Top of SOURCE EXTRACT

Iran is once again facing widespread protests. They are often explained through familiar references to inflation, currency collapse, and declining living standards. These pressures are real. They shape daily life. But reducing the unrest to economics misses what has shifted more deeply. What is being tested is not the state’s ability to suppress demonstrations. It is whether the Islamic Republic can still govern a society that no longer believes the system offers a future worth waiting for.

The geography of protest matters. Demonstrations have spread well beyond Tehran into provincial towns, industrial hubs, and peripheral regions long treated as politically quiet. This is not episodic anger tied to a single grievance. It reflects dissatisfaction that has settled into routine life. Protest is no longer exceptional. It has become a recurring language of expression in the absence of credible channels.

The Islamic Republic was designed to withstand pressure. Power is fragmented across institutions rather than concentrated in a single leader or family. Security forces, clerical bodies, economic foundations, and state bureaucracies overlap and reinforce one another. This structure has allowed the system to absorb war, sanctions, and repeated waves of unrest. But survival is not the same as governance. Endurance does not equal renewal.

What defines the current moment is the narrowing of choice within the ruling elite itself. Over time, compromise has come to be viewed as more dangerous than repression. Concessions are seen as invitations to escalation. They raise expectations that the system either cannot or will not meet. More decisively, many within the political and security establishment appear convinced that losing control would invite punishment rather than negotiation. That belief now drives behaviour more than ideology or policy debate.

Coercion has therefore shifted from a tactic to a governing logic. Security deployments expand. Surveillance deepens. Information is constrained. Legal boundaries are stretched or ignored. These are not errors or temporary excesses. They are calculated decisions by a leadership that sees force as the only reliable instrument of order.

Bottom of SOURCE EXTRACT
Top of SUPPLIED INFORMATION

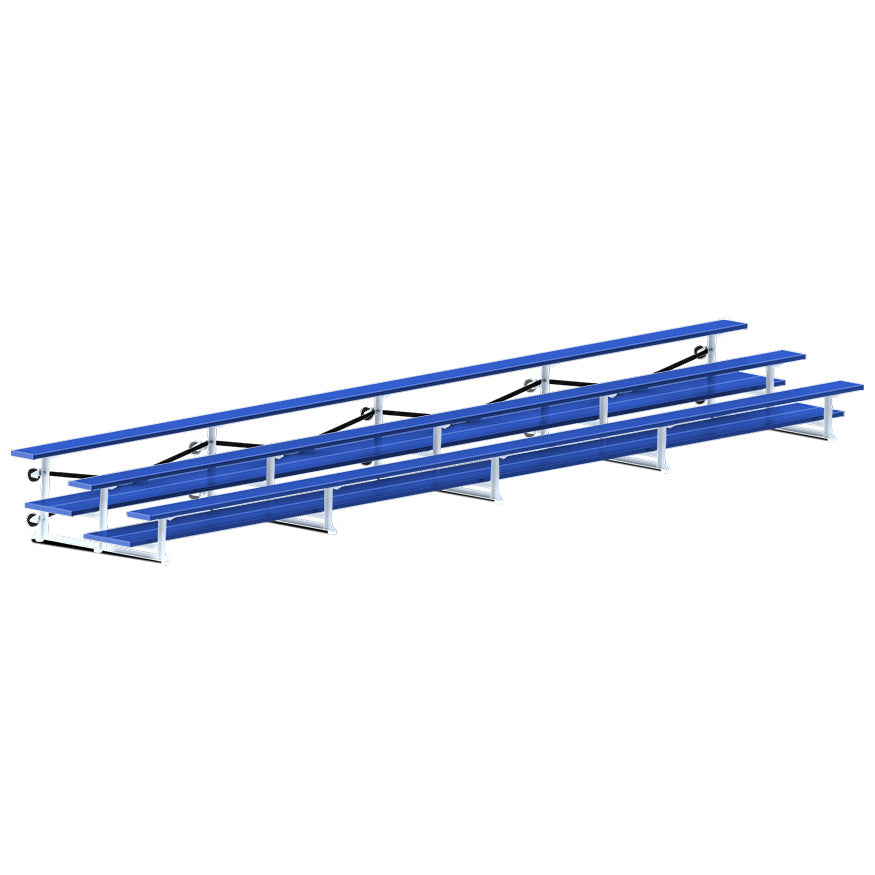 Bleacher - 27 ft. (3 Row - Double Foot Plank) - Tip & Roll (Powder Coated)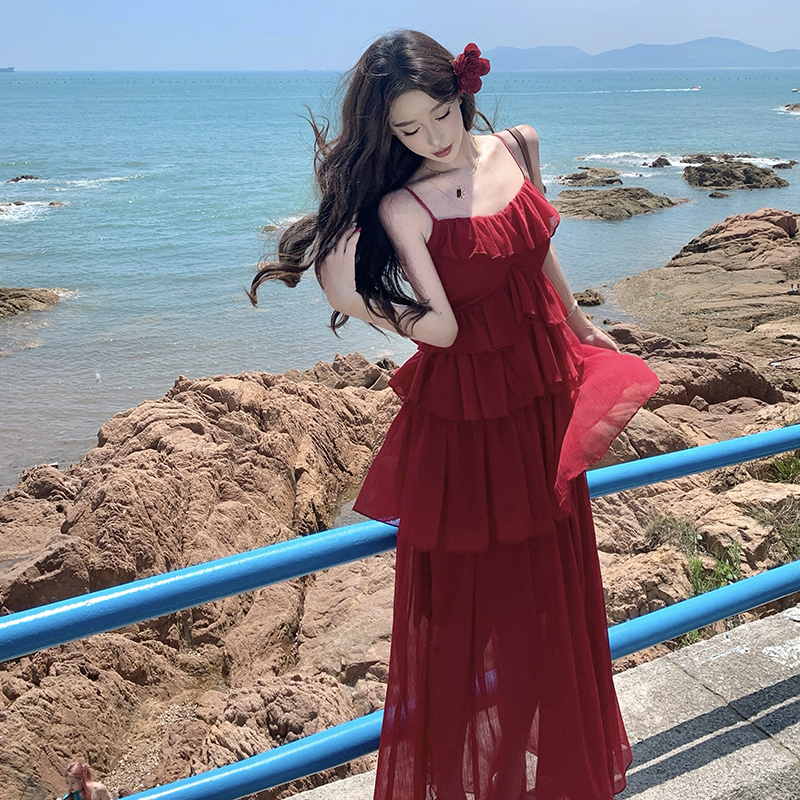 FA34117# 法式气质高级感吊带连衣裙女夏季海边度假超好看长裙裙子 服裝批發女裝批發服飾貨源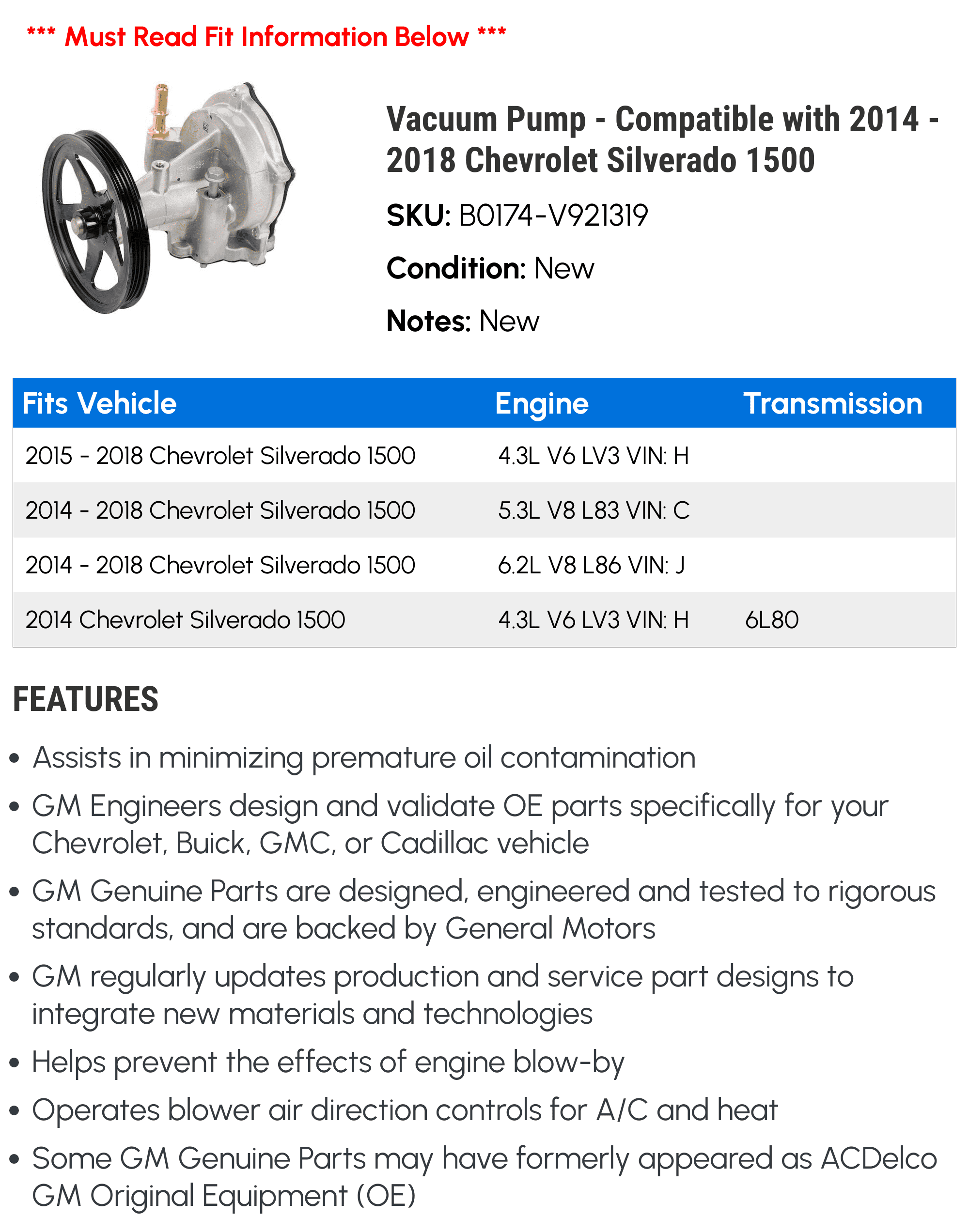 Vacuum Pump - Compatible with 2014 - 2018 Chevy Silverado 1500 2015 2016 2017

Bottom of SUPPLIED INFORMATION

(TASK): Pick up the piece on Iran's protests after its final sentence and continue it.

(TASK RESPONSE):
In the short term, repression can reduce visible mobilisation. Over time, it reshapes the state itself. Governance becomes reactive. Policy yields to enforcement. The state’s primary task shifts from addressing public needs to regulating public behaviour. This transformation is gradual, but it is difficult to reverse once institutionalised.

The costs accumulate quietly. Economic life becomes more fragile as uncertainty hardens into permanence. Businesses hesitate. Professionals disengage or leave. Informal networks replace formal institutions as trust erodes. The state devotes growing energy to maintaining control while losing capacity to address the conditions that generate unrest in the first place.

Generational change intensifies this erosion. Many younger Iranians have little connection to the revolutionary promises that once sustained the system’s legitimacy. Their political awareness formed under sanctions, censorship, and restricted mobility. Appeals to patience or gradual reform no longer persuade. The gap between official narratives and lived experience has widened to the point where disbelief has replaced expectation. Silence no longer signals consent.

From outside Iran, observers continue to search for decisive moments. Will protests escalate. Will the system fracture. Will external pressure tip the balance. These questions reflect a desire for clarity, but they misread the trajectory. Iran appears headed toward a prolonged period of tension in which neither state nor society achieves resolution. The system endures, but at growing institutional and social cost. Society adapts, but with deepening resentment.

This trajectory has regional consequences. A state consumed by internal control has fewer resources and less flexibility abroad. Diplomatic engagement becomes cautious. Economic initiatives slow or stall. Strategic ambition narrows. For neighbouring regions, including South Asia, the significance lies less in dramatic instability than in gradual paralysis. A constrained Iran behaves differently from a confident one, even when it remains intact.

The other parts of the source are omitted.